In nature, crappie populations fluctuate wildly. A couple of good spawning years can boost the population. If the population grows too great, too many fish consume too much food. If food becomes scarce, the population may crash. After a population crash, food becomes more abundant, so spawning success increases and the cycle continues year after year.
Other factors can go into natural population fluctuations. Low water can concentrate too many crappie into too small a space, causing a population drop. A spring flood can help make an excellent spawning season by opening up much more bedding acreage to the fish.
Since magnolia crappie don’t breed, they don’t overpopulate small lakes. In the fall of 2012, the state of Mississippi stocked more than 200,000 of these triploid fish, each about four inches long, into many small public lakes.

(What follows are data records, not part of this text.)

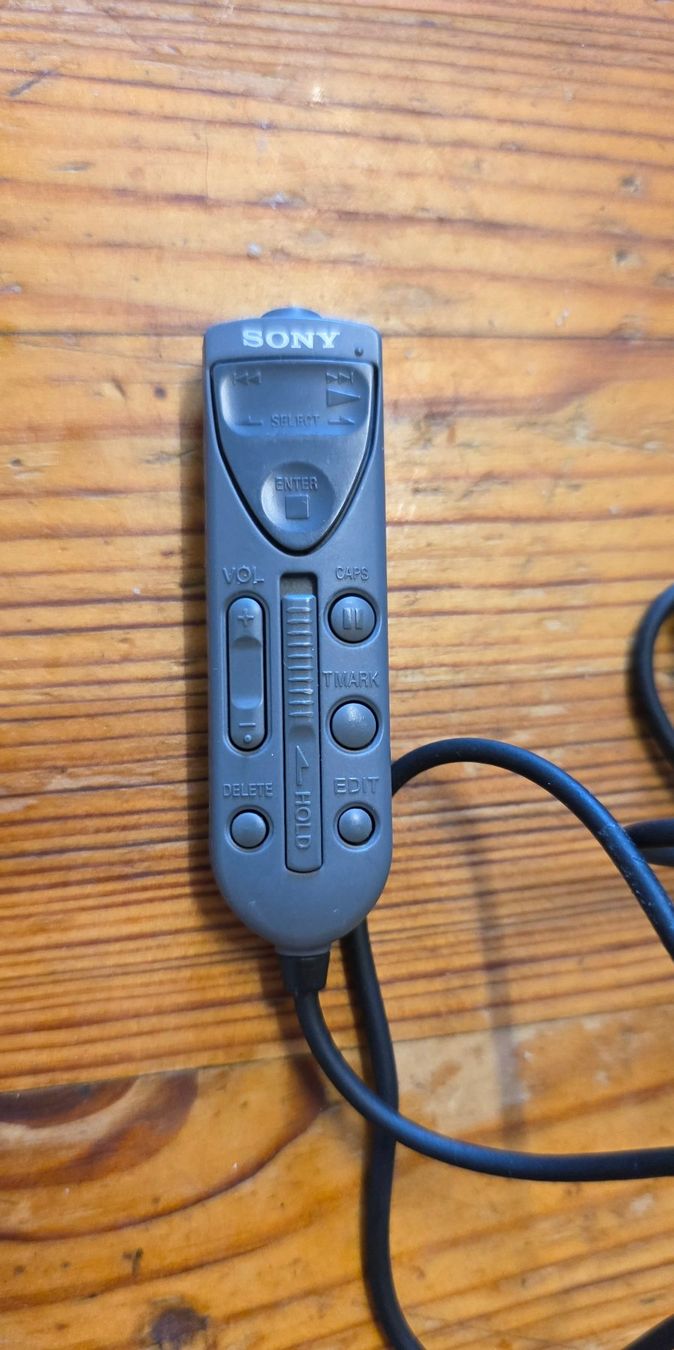 Sony Minidisc: Sony Minidisc MZ-R70 – Usato da Luzern venduto da Sulfato 6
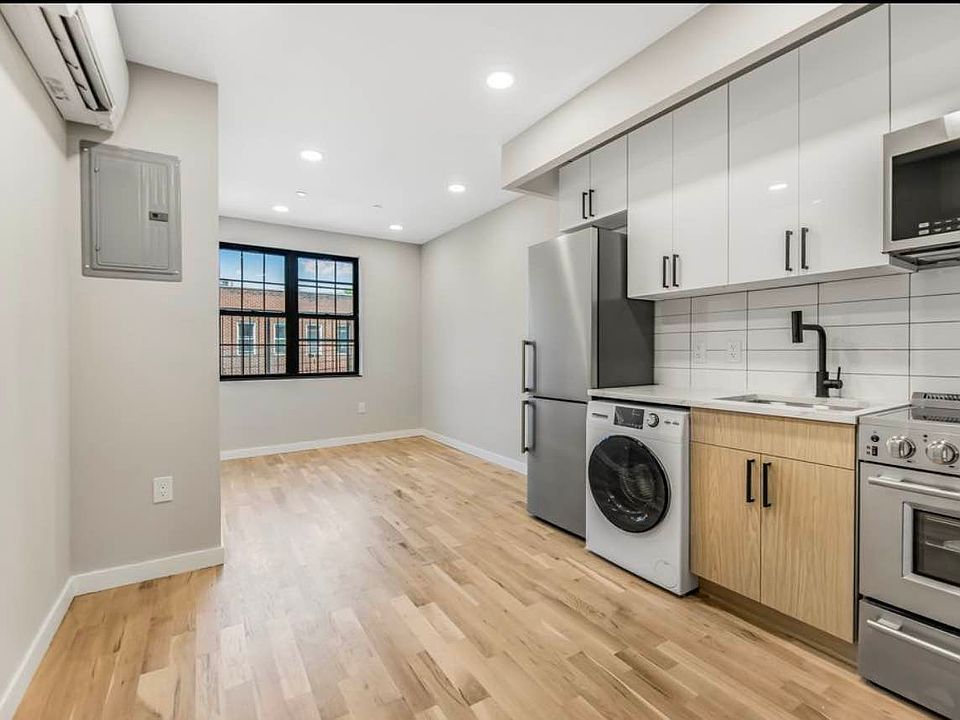 2nd image of 1000 Findlay Ave #101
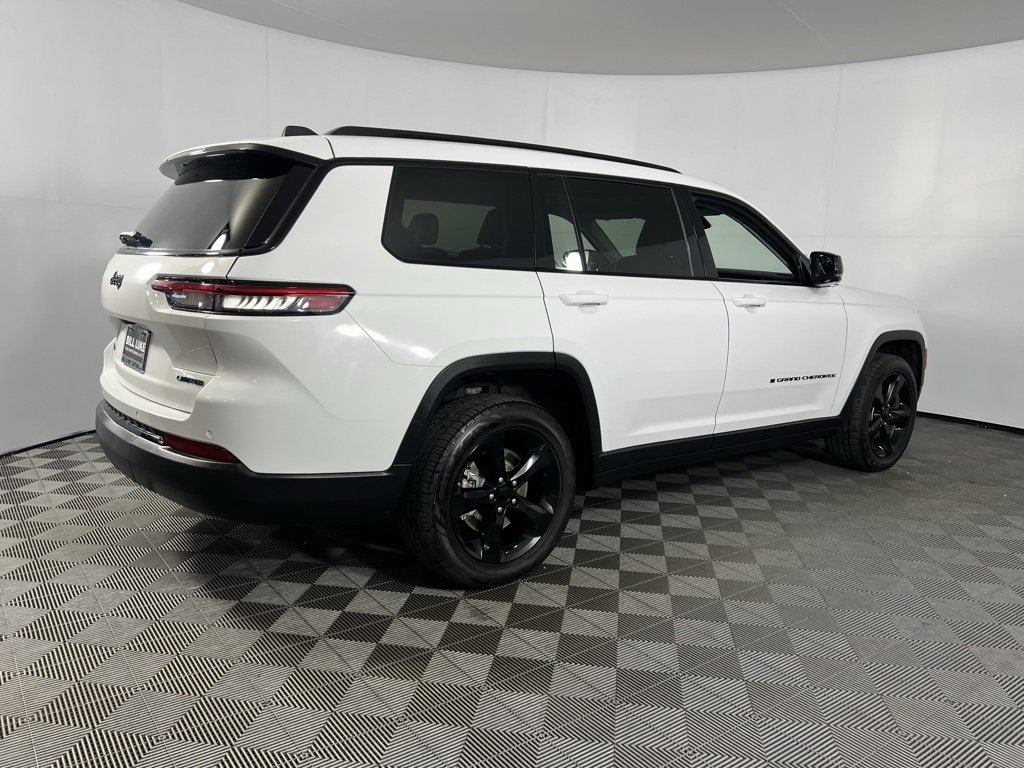 2022 Jeep Grand Cherokee Limited photo 2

Some waters that received magnolia crappie include Lake Mike Conner, Lake Charlie Capps, Deer Creek, Holmes County State Park Lake, Lake Leroy Percy, Olive Branch Lake, Roosevelt State Park Lake, Lake Claude Bennett, Prentiss Walker Lake, Simpson County Lake and Lake Jeff Davis.

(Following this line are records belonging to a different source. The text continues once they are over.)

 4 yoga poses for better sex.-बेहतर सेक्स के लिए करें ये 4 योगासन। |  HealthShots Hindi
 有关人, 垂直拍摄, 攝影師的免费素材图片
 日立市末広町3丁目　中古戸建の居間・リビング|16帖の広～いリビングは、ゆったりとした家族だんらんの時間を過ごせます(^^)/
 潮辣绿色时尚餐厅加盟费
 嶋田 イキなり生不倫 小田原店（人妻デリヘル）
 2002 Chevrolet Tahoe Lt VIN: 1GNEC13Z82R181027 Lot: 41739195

The state will monitor the crappie populations and growth rates in these waters stocked with triploid crappie to evaluate the program.
“Since these fish are sterile, people can put them in smaller ponds, as small as a half-acre,” explains Silkwood. “This will be an ongoing program where we grow these crappie every year. These sterile fish give anglers fishing these small waters more opportunities to catch different kinds of fish and bigger fish.”
The state does not sell these fish nor do state employees stock hybrids into private waters.
However, several commercial fish hatcheries raise these sterile fish. Individuals can buy magnolia crappie from private fish dealers for stocking in their own farm ponds and other private waters.